Extracellular matrix (ECM) tumorigenic alterations resulting in high matrix deposition and stiffening are hallmarks of adenocarcinomas and are collectively defined as desmoplasia. Here, we thoroughly analysed primary prostate cancer tissues obtained from numerous patients undergoing radical prostatectomy to highlight reproducible structural changes in the ECM leading to the loss of the glandular architecture. Starting from patient cells, we established prostate cancer tumoroids (PCTs) and demonstrated they require TGF-β signalling pathway activity to preserve phenotypical and structural similarities with the tissue of origin. By modulating TGF-β signalling pathway in PCTs, we unveiled its role in ECM accumulation and remodelling in prostate cancer. We also found that TGF-β-induced ECM remodelling is responsible for the initiation of prostate cell epithelial-to-mesenchymal transition (EMT) and the acquisition of a migratory, invasive phenotype. Our findings highlight the cooperative role of TGF-β signalling and ECM desmoplasia in prompting prostate cell EMT and promoting tumour progression and dissemination.

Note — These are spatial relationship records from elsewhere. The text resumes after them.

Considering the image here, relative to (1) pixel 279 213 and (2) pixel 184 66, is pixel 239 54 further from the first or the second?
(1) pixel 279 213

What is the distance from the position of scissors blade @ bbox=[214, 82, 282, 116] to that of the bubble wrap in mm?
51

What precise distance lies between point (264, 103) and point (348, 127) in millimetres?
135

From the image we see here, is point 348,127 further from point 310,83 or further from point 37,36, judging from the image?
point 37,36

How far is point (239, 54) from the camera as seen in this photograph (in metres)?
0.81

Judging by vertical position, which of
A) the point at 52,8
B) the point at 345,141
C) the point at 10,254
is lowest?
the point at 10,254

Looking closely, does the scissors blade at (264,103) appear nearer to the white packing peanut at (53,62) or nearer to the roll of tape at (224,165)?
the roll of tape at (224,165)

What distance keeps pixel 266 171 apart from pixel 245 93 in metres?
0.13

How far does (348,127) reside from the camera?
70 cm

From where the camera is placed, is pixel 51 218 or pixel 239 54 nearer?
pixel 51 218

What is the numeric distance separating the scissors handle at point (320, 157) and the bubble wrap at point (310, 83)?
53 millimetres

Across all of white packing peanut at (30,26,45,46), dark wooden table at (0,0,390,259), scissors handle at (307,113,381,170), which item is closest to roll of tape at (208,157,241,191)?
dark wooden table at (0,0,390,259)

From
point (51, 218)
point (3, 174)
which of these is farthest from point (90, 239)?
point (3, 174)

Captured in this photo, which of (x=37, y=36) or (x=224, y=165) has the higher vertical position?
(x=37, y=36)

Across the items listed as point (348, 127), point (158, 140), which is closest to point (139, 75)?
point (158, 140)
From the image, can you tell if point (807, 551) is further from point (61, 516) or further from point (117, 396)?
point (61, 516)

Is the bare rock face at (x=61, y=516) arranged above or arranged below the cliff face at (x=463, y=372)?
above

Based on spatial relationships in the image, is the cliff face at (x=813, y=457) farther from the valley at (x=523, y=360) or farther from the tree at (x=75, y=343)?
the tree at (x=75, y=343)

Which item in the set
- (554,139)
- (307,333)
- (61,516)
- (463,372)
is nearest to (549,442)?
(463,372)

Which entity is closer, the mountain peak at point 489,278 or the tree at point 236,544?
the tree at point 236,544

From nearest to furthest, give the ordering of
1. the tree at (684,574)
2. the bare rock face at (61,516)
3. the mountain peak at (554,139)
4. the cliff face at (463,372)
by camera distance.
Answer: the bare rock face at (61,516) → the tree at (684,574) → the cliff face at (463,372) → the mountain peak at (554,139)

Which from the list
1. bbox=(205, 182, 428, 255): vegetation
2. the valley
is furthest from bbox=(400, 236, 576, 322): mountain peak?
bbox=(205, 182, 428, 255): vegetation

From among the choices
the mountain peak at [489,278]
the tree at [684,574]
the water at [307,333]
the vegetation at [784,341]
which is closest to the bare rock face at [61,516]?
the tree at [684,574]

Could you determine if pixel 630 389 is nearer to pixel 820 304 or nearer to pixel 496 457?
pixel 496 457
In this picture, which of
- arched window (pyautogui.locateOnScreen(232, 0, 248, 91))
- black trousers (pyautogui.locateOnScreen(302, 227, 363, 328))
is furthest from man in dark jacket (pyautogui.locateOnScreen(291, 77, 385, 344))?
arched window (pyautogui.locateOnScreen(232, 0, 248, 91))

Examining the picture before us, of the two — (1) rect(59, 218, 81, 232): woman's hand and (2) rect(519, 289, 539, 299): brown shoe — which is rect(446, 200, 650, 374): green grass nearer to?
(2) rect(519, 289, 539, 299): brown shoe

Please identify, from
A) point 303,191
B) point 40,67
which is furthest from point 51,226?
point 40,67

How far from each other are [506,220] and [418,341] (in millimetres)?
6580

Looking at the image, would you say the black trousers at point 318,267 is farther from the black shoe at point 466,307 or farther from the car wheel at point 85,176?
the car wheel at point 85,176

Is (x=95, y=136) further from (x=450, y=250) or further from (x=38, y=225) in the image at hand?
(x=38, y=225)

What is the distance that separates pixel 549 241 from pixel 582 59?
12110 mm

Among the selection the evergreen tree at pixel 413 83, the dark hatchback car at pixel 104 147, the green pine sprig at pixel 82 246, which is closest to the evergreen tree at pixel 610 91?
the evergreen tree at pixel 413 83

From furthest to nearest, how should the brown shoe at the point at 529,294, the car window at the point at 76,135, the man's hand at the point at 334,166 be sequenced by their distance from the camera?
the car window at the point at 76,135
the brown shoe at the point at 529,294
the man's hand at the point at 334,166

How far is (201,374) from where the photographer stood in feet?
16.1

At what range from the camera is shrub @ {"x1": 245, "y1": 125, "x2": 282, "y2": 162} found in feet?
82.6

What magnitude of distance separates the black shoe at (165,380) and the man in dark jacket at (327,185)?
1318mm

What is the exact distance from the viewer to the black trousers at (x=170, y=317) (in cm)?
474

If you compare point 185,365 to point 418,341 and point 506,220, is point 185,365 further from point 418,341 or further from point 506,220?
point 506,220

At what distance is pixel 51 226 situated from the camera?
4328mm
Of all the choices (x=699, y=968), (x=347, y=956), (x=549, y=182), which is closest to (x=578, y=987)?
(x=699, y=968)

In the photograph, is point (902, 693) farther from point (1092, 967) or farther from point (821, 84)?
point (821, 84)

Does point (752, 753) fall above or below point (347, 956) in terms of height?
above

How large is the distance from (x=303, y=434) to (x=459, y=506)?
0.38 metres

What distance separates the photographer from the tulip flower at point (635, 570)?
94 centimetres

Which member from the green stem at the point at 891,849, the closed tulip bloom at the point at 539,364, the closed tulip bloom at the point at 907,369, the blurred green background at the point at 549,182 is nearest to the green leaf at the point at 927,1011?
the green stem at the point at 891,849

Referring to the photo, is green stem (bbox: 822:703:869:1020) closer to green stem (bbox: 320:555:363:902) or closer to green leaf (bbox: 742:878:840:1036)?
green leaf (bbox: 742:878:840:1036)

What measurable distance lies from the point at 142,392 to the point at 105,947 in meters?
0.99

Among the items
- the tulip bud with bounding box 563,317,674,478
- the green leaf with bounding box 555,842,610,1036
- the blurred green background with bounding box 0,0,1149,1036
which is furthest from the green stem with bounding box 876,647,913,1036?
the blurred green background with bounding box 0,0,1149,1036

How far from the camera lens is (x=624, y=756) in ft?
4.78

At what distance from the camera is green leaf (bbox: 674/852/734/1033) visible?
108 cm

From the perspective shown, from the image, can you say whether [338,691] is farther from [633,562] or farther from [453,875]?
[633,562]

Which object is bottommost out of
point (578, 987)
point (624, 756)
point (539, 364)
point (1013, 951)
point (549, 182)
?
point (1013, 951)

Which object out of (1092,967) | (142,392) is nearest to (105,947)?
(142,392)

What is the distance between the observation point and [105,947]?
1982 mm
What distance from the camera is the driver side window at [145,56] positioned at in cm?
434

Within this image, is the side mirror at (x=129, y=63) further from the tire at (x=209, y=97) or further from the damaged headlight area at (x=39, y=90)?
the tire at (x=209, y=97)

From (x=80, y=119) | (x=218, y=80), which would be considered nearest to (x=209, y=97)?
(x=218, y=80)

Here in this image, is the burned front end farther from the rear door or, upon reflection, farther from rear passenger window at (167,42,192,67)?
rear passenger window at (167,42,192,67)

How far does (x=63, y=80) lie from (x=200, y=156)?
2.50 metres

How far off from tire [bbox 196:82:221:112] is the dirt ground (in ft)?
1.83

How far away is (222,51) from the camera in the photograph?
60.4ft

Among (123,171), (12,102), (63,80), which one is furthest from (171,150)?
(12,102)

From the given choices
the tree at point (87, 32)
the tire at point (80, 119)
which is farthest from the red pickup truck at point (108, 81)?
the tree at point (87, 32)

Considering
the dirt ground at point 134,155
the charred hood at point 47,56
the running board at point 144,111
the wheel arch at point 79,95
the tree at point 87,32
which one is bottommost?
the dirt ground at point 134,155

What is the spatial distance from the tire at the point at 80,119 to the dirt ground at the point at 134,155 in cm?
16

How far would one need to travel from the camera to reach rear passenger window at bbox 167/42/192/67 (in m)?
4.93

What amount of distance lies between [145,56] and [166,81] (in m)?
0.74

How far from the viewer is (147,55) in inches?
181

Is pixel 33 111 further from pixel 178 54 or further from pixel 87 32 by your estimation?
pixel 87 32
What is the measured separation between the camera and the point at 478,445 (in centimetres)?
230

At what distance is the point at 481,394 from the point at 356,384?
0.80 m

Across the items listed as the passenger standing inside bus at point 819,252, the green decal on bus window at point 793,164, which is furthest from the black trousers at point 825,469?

导致高基质沉积和硬化的细胞外基质 (ECM) 致瘤改变是腺癌的标志，统称为结缔组织增生。在这里，我们彻底分析了从众多接受根治性前列腺切除术的患者中获得的原发性前列腺癌组织，以突出 ECM 中导致腺体结构丧失的可重复结构变化。从患者细胞开始，我们建立了前列腺癌类肿瘤 (PCT)，并证明它们需要 TGF-β 信号通路活性来保持与起源组织的表型和结构相似性。通过调节 PCT 中的 TGF-β 信号通路，我们揭示了其在前列腺癌 ECM 积累和重塑中的作用。我们还发现 TGF-β 诱导的 ECM 重塑负责前列腺细胞上皮间质转化 (EMT) 的启动以及迁移性、侵袭性表型的获得。我们的研究结果强调了 TGF-β 信号传导和 ECM结缔组织形成在促进前列腺细胞 EMT 和促进肿瘤进展和扩散中的协同作用。